Looking at this pile, though, there are two books -- both non-fiction -- that rise above the others for me.  I doubt they'll be considered medal-winning material, but they're books I've loved reading and feel very good about recommending.  I hope they'll be in print for years to come.  So I'm setting aside the rest of the pile and writing about the ones that have stayed with me.


Back in March, I wrote about Lincoln's Grave Robbers, by Steve Sheinkin.   It's the fascinating account of an 1876 attempt by a gang of counterfeiters to steal Lincoln's body from his tomb and ransom it for the release of one of their members from prison.  They almost succeeded.  The book reads like fiction, full of plotting, planning, hilarious mix-ups, and Keystone Cop-like action.  And Sheinkin does a lovely job of putting it all in historical context.  I've sold dozens and dozens of copies of Lincoln's Grave Robbers.  When I describe it to customers, the response -- from both adults and kids -- is, "Is this real?"  It's a great yarn -- made all the more interesting for being true.

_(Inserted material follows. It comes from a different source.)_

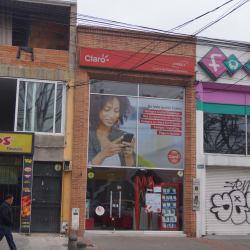 Claro Icell Modelia (CPS)  en Bogotá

The other non-fiction is The Boy on the Wooden Box, a serious and moving memoir of the Holocaust and the years since by Leon Leyson, the youngest person on Schindler's List.  He was 15 when the war ended, a small child who had to stand on a wooden box to reach the machinery in Schindler's factory -- a ruse to convince the Nazis that he was actually working.   Leyson died last year after the book was written; his wife Elisabeth Leyson and Marilyn Harran, the director of a Holocaust education organization, are credited with helping to write it.  There's something about the way he tells his family's terrifying story -- Schindler helped five of them survive the war -- that's quiet and direct and very moving. Throughout the book, Leyson keeps his focus on human dignity.

Leyson describes one awful incident when Gestapo soldiers break into his family's apartment in Krakow, beat his father, and drag him away.  After weeks when the family thinks he is dead, the father returns:
The moment he came through our door was one of overwhelming relief and joy.  At the same time, it brought an unexpected sadness.  It was easy to see that what he had gone through had changed him.  It wasn't just that he was weak and gaunt; he was changed in a more fundamental way.  The Nazis had not only stripped him of his strength -- although he would find a great reserve of it in the years ahead -- but also of the confidence and self-esteem that had put a spring in his step.  Now he spoke little and walked with downcast eyes.  He had lost his job at the glass factory, and he had lost something even more precious: his dignity as a human being.  It shook me to the core to see my father defeated.   If he couldn't stand up to the Nazis, how could I?
Somehow the father connects with Schindler, and slowly family members get work in Schindler's forced labor factory.  Conditions are bad, but Leyson keeps coming back to the impact on him of small personal gestures Schindler made for his workers: a kind word, a pack of cigarettes, a little extra food.
Such acts may seem insignificant given the scale of the evil in those years, but, in fact, they were anything but.  Schindler dared to rebel against the law of the land, which was to torture and exterminate Jews, not to treat us as fellow human beings.  
The workers are shipped to a concentration camp, then rescued by Schindler to work in a new munitions factory.  When the war ends, Leyson describes the wave of hostility in Poland against the returning Jews.  His family ultimately makes it to the U.S., to southern California, where he becomes a high school teacher, never mentioning his past in Poland.  After the movie Schindler's List came out in 1994, he started talking about it, eventually writing the book.

The book is about a horrific experience, but also about a boy who survived with his own dignity and strength.  It speaks to the children it was written for with a clear voice.

As I said, these two books have stayed with me more than almost any others I've read in the past year, but I'd be surprised if they were chosen by awards committees above the competition.  But I did check on one thing: it's possible to win a Newbery medal posthumously.